— Begin Supplied records —
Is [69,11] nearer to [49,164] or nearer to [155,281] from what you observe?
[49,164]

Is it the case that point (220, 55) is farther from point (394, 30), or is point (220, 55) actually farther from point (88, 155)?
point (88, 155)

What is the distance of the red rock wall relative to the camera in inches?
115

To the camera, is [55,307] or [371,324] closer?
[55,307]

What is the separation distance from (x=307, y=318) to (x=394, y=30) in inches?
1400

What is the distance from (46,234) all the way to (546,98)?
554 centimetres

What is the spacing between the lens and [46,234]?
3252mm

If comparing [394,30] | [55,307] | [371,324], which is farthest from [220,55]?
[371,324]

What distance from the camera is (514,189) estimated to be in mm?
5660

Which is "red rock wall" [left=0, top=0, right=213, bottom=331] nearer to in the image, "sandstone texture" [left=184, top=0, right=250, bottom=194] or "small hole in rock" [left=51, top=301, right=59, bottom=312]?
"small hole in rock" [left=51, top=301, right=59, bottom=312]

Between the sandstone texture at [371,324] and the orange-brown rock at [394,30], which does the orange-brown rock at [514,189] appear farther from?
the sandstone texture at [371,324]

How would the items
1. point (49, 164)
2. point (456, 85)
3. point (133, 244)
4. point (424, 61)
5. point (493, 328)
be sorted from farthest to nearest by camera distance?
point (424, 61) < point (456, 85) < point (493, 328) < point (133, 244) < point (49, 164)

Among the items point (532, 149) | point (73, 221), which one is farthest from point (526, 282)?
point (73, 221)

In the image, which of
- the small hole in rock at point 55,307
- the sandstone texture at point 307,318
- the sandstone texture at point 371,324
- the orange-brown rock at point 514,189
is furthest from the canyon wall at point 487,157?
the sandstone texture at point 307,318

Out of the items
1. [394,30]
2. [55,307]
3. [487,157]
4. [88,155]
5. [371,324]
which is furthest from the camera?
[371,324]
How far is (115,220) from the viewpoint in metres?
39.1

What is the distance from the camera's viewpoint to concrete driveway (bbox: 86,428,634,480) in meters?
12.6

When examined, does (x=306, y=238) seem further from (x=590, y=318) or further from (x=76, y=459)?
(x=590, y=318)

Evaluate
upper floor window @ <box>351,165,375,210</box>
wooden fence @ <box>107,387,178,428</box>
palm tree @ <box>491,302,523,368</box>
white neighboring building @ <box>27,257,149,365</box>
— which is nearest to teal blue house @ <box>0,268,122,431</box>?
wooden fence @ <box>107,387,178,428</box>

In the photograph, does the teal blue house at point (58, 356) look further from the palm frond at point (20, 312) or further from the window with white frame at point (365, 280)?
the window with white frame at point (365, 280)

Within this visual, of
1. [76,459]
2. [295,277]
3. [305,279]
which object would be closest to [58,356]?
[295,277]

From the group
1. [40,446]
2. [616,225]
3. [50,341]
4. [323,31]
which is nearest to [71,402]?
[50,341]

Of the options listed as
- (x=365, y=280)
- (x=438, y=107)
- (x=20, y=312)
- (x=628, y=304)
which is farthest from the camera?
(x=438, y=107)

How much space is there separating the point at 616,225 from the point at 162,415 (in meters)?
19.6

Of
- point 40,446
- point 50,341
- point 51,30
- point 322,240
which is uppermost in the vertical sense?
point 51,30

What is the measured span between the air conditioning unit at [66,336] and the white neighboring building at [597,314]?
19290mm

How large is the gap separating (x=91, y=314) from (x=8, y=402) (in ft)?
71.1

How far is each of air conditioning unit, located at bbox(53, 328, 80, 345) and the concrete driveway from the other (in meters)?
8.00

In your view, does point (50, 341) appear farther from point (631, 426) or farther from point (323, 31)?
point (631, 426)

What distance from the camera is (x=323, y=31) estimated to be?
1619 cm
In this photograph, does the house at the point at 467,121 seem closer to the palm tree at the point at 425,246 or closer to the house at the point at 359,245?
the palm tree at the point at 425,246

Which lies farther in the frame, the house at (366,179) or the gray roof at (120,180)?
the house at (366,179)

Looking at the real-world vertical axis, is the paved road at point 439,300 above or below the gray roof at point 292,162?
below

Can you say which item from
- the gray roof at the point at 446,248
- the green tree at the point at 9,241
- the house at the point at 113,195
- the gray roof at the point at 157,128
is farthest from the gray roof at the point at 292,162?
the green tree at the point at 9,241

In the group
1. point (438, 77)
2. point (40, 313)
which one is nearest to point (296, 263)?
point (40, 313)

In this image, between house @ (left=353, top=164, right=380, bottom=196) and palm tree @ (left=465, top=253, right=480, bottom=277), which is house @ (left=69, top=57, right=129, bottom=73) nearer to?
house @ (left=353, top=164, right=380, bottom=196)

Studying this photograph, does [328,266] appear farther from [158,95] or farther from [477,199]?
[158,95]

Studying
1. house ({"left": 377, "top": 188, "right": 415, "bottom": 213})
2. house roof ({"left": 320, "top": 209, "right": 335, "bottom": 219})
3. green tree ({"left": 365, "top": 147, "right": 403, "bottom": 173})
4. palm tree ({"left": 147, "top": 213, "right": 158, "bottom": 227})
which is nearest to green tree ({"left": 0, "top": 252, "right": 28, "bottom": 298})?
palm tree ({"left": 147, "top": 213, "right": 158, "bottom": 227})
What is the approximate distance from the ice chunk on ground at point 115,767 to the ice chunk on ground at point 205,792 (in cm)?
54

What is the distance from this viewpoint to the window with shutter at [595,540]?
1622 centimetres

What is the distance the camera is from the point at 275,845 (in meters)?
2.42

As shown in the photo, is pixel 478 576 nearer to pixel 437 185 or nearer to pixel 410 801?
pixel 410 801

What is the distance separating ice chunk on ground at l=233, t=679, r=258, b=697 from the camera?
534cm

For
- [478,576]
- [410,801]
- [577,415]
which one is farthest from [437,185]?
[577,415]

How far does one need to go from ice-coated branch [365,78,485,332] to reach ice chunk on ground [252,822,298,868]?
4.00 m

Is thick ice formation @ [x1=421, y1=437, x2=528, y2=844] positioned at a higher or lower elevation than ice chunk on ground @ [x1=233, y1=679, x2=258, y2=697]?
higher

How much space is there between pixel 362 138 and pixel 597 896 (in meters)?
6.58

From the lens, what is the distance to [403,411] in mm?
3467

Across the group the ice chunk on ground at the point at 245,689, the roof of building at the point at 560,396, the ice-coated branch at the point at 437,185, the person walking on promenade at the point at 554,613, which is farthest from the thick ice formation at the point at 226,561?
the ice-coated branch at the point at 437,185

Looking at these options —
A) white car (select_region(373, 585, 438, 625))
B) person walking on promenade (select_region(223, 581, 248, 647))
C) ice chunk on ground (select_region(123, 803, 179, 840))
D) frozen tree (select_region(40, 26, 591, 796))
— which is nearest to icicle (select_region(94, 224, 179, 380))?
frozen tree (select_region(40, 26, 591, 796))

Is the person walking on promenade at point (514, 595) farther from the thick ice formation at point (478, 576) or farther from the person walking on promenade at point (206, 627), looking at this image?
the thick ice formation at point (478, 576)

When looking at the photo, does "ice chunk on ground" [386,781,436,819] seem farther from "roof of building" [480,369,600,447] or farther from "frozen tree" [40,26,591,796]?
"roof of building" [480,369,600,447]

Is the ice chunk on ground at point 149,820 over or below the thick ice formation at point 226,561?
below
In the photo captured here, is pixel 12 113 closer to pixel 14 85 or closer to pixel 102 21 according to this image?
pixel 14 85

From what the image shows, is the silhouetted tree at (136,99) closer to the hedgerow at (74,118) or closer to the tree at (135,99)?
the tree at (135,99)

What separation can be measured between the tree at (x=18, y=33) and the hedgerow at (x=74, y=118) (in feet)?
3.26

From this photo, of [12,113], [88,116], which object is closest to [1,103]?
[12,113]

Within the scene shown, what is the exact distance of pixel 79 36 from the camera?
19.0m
— End Supplied records —
■ **Work required**:
Output all of the data again, exactly.

■ **Answer to the problem**:
Is [69,11] nearer to [49,164] or nearer to [155,281] from what you observe?
[49,164]

Is it the case that point (220, 55) is farther from point (394, 30), or is point (220, 55) actually farther from point (88, 155)?
point (88, 155)

What is the distance of the red rock wall relative to the camera in inches?
115

To the camera, is [55,307] or [371,324] closer?
[55,307]

What is the separation distance from (x=307, y=318) to (x=394, y=30) in inches?
1400

What is the distance from (46,234) all the way to (546,98)?
554 centimetres

What is the spacing between the lens and [46,234]?
3252mm

If comparing [394,30] | [55,307] | [371,324], which is farthest from [220,55]?
[371,324]

What distance from the camera is (514,189) estimated to be in mm?
5660

Which is "red rock wall" [left=0, top=0, right=213, bottom=331] nearer to in the image, "sandstone texture" [left=184, top=0, right=250, bottom=194] or "small hole in rock" [left=51, top=301, right=59, bottom=312]?
"small hole in rock" [left=51, top=301, right=59, bottom=312]

Between the sandstone texture at [371,324] and the orange-brown rock at [394,30], which does the orange-brown rock at [514,189] appear farther from?
the sandstone texture at [371,324]

How would the items
1. point (49, 164)
2. point (456, 85)
3. point (133, 244)
4. point (424, 61)
5. point (493, 328)
be sorted from farthest to nearest by camera distance?
point (424, 61) < point (456, 85) < point (493, 328) < point (133, 244) < point (49, 164)

Among the items point (532, 149) | point (73, 221), which one is farthest from point (526, 282)?
point (73, 221)

In the image, which of
- the small hole in rock at point 55,307
- the sandstone texture at point 307,318
- the sandstone texture at point 371,324
- the orange-brown rock at point 514,189
is furthest from the canyon wall at point 487,157?
the sandstone texture at point 307,318

Out of the items
1. [394,30]
2. [55,307]
3. [487,157]
4. [88,155]
5. [371,324]
which is furthest from the camera?
[371,324]
How far is (115,220) from the viewpoint in metres?
39.1

What is the distance from the camera's viewpoint to concrete driveway (bbox: 86,428,634,480) in meters?
12.6

When examined, does (x=306, y=238) seem further from (x=590, y=318) or further from (x=76, y=459)?
(x=590, y=318)

Evaluate
upper floor window @ <box>351,165,375,210</box>
wooden fence @ <box>107,387,178,428</box>
palm tree @ <box>491,302,523,368</box>
white neighboring building @ <box>27,257,149,365</box>
— which is nearest to teal blue house @ <box>0,268,122,431</box>?
wooden fence @ <box>107,387,178,428</box>

In the photograph, does the teal blue house at point (58, 356) look further from the palm frond at point (20, 312) or further from the window with white frame at point (365, 280)?
the window with white frame at point (365, 280)

Within this visual, of
1. [76,459]
2. [295,277]
3. [305,279]
which object would be closest to [58,356]?
[295,277]

From the group
1. [40,446]
2. [616,225]
3. [50,341]
4. [323,31]
which is nearest to [71,402]?
[50,341]

Of the options listed as
- (x=365, y=280)
- (x=438, y=107)
- (x=20, y=312)
- (x=628, y=304)
which is farthest from the camera?
(x=438, y=107)

How much space is there separating the point at 616,225 from the point at 162,415 (in meters)?
19.6

Of
- point 40,446
- point 50,341
- point 51,30
- point 322,240
which is uppermost in the vertical sense?
point 51,30

What is the measured span between the air conditioning unit at [66,336] and the white neighboring building at [597,314]?
19290mm

How large is the gap separating (x=91, y=314) from (x=8, y=402) (in ft)?
71.1

How far is each of air conditioning unit, located at bbox(53, 328, 80, 345) and the concrete driveway from the other (in meters)?
8.00

In your view, does point (50, 341) appear farther from point (631, 426) or farther from point (323, 31)?
point (631, 426)

What distance from the camera is (x=323, y=31) estimated to be?
1619 cm
In this photograph, does the house at the point at 467,121 seem closer to the palm tree at the point at 425,246 or closer to the house at the point at 359,245?
the palm tree at the point at 425,246

Which lies farther in the frame, the house at (366,179) or the gray roof at (120,180)?
the house at (366,179)

Looking at the real-world vertical axis, is the paved road at point 439,300 above or below the gray roof at point 292,162?
below

Can you say which item from
- the gray roof at the point at 446,248
- the green tree at the point at 9,241
- the house at the point at 113,195
- the gray roof at the point at 157,128
is farthest from the gray roof at the point at 292,162?
the green tree at the point at 9,241

In the group
1. point (438, 77)
2. point (40, 313)
which one is nearest to point (296, 263)?
point (40, 313)

In this image, between house @ (left=353, top=164, right=380, bottom=196) and palm tree @ (left=465, top=253, right=480, bottom=277), which is house @ (left=69, top=57, right=129, bottom=73) nearer to?
house @ (left=353, top=164, right=380, bottom=196)

Studying this photograph, does [328,266] appear farther from [158,95] or farther from [477,199]?
[158,95]

Studying
1. house ({"left": 377, "top": 188, "right": 415, "bottom": 213})
2. house roof ({"left": 320, "top": 209, "right": 335, "bottom": 219})
3. green tree ({"left": 365, "top": 147, "right": 403, "bottom": 173})
4. palm tree ({"left": 147, "top": 213, "right": 158, "bottom": 227})
which is nearest to green tree ({"left": 0, "top": 252, "right": 28, "bottom": 298})?
palm tree ({"left": 147, "top": 213, "right": 158, "bottom": 227})
What is the approximate distance from the ice chunk on ground at point 115,767 to the ice chunk on ground at point 205,792 (in cm)?
54

What is the distance from this viewpoint to the window with shutter at [595,540]?
1622 centimetres

What is the distance the camera is from the point at 275,845 (in meters)?
2.42

As shown in the photo, is pixel 478 576 nearer to pixel 437 185 or nearer to pixel 410 801?
pixel 410 801

What is the distance separating ice chunk on ground at l=233, t=679, r=258, b=697 from the camera?
534cm

For
- [478,576]
- [410,801]
- [577,415]
which one is farthest from [437,185]?
[577,415]

How far does one need to go from ice-coated branch [365,78,485,332] to reach ice chunk on ground [252,822,298,868]?
4.00 m

Is thick ice formation @ [x1=421, y1=437, x2=528, y2=844] positioned at a higher or lower elevation than ice chunk on ground @ [x1=233, y1=679, x2=258, y2=697]?
higher

How much space is there between pixel 362 138 and pixel 597 896 (in meters)?
6.58

From the lens, what is the distance to [403,411] in mm?
3467

Across the group the ice chunk on ground at the point at 245,689, the roof of building at the point at 560,396, the ice-coated branch at the point at 437,185, the person walking on promenade at the point at 554,613, which is farthest from the thick ice formation at the point at 226,561?
the ice-coated branch at the point at 437,185

Looking at these options —
A) white car (select_region(373, 585, 438, 625))
B) person walking on promenade (select_region(223, 581, 248, 647))
C) ice chunk on ground (select_region(123, 803, 179, 840))
D) frozen tree (select_region(40, 26, 591, 796))
— which is nearest to icicle (select_region(94, 224, 179, 380))?
frozen tree (select_region(40, 26, 591, 796))

Is the person walking on promenade at point (514, 595) farther from the thick ice formation at point (478, 576) or farther from the person walking on promenade at point (206, 627), looking at this image?
the thick ice formation at point (478, 576)

When looking at the photo, does "ice chunk on ground" [386,781,436,819] seem farther from "roof of building" [480,369,600,447] or farther from "frozen tree" [40,26,591,796]?
"roof of building" [480,369,600,447]

Is the ice chunk on ground at point 149,820 over or below the thick ice formation at point 226,561?
below
In the photo captured here, is pixel 12 113 closer to pixel 14 85 or closer to pixel 102 21 according to this image?
pixel 14 85

From what the image shows, is the silhouetted tree at (136,99) closer to the hedgerow at (74,118) or closer to the tree at (135,99)?
the tree at (135,99)

What separation can be measured between the tree at (x=18, y=33) and the hedgerow at (x=74, y=118) (in feet)?
3.26

From this photo, of [12,113], [88,116], which object is closest to [1,103]?
[12,113]

Within the scene shown, what is the exact distance of pixel 79 36 from the camera?
19.0m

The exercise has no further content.